I got up early the next morning and quickly got dressed and ready for my lessons for that day. Anderson was still asleep in his bed, and I doubted if anyone else would be awake either. But something inside me told me that Mr. Holmes would already be in his office, working on something -or-other. 

I made sure I'd combed my hair nicely, and put on perhaps too much cologne. There was enough on me to make Anderson cough in his sleep. I used my phone light to navigate my way out of the room again, and quickly headed out into the cold hall. 

I quietly walked along the corridor, thinking about what I was going to say. Mr. Holmes cared. I knew that. He'd made it clear enough, especially with that poem by Emily Dickinson. I took a shaky breath. I was a fool.

I walked out of the dorm and into the cold early morning. The stars still shone above, and my breath came out in white wisps against the air. It was silent all around me, and I basked in it for a moment. Everything was still, and fine, and I knew everything would be alright. 

I went into the other building and walked up the stairs. It was strange, walking along the deserted halls. No one else was around. It lost its safe feeling, and seemed eerie, like something would grab my foot at any moment. Finally, I came to Mr. Holmes' office, and I was safe once more.

I knocked on the door, and was met by a tired "Come in."

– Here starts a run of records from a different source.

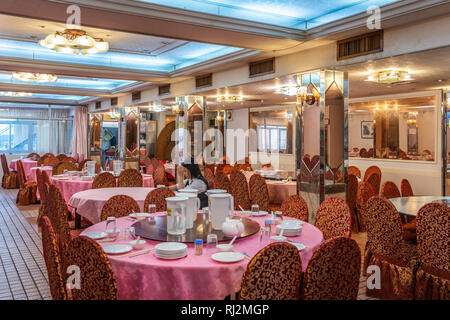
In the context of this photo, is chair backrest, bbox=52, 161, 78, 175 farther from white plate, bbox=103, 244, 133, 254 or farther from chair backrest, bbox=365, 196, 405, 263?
chair backrest, bbox=365, 196, 405, 263

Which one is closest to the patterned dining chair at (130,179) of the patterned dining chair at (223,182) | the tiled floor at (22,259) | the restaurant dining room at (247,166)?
the restaurant dining room at (247,166)

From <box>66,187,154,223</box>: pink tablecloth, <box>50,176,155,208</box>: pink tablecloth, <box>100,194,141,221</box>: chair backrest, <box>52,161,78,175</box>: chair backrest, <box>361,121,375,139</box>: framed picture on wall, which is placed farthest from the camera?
<box>361,121,375,139</box>: framed picture on wall

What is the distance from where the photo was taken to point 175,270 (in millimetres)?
1938

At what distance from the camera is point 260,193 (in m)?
5.25

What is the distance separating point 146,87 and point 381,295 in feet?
26.9

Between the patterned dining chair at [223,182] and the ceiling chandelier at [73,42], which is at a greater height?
the ceiling chandelier at [73,42]

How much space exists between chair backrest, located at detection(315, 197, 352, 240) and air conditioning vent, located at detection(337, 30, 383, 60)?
2.56 m

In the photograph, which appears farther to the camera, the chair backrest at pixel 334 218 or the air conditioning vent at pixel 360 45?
the air conditioning vent at pixel 360 45

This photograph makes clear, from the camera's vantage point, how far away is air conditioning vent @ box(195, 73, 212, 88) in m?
8.02

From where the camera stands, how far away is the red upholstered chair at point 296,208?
336 centimetres

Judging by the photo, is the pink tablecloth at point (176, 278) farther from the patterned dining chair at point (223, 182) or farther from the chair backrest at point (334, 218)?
the patterned dining chair at point (223, 182)

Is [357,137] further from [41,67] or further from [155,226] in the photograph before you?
[155,226]

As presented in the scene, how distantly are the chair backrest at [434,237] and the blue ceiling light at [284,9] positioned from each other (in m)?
2.54

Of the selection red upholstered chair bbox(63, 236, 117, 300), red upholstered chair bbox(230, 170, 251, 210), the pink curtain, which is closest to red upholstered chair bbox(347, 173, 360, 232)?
red upholstered chair bbox(230, 170, 251, 210)
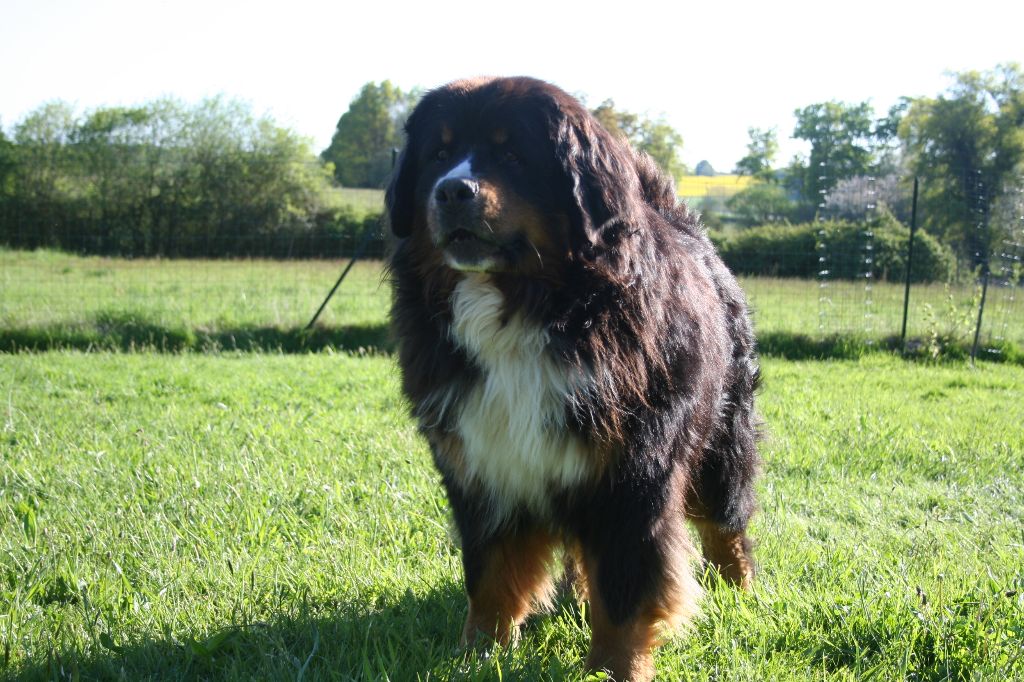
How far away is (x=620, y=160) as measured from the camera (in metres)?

I slowly opened the door and peeked my head around the corner. "Can I come in?" I asked. 

Mr. Holmes stood up. "Greg," he said, almost disbelieving. 

My heart raced in my chest. His hair was a tousled mess around his head and his face was unshaven. I guessed he was probably going to freshen up closer to work hours. The ever-frequent thought traveled through my mind: I love you so much. 

I closed the door behind myself and stepped in further. "It was the coach, wasn't it? The one who Jenny cheated on me with. It was my coach."

"Greg, I-"

"No, it's fine," I added quickly. "I understand why you didn't tell me. I don't think I can look at him the same way now. And I deserve the title of rugby captain. I worked so hard for that, and you just helped me get there..." I paused for a moment, wondering whether I should ask or not. 'Screw it,' I thought to myself. "How'd you do it? How'd you know?"

"I read the signs. They were easily readable. I told him I would have him fired, I'd tell everyone about his affair with a student if he didn't give you the rugby captain position."

"That's funny coming from you," I couldn't help but grin. 

"Yes, you're right there." 

There was a pause for a moment, and I guess neither of us knew what to say. 

"I'm sorry for being a brat the other day," I said finally.

Mr. Holmes shrugged. "S'okay. I understand why you did it. I mean, I understand it now."

Another pause, and then I asked: "Can I kiss you?"

"I was beginning to think you'd never ask," Mr. Holmes said, coming across his desk to embrace me. His lips met mine immediately, and I kissed him hungrily. His lips were sweeter and softer than ever, and his tight grip around my body told me he'd missed me as much as I missed him. My hands traveled up his sides as his rested on my waist, holding me as close to him as possible.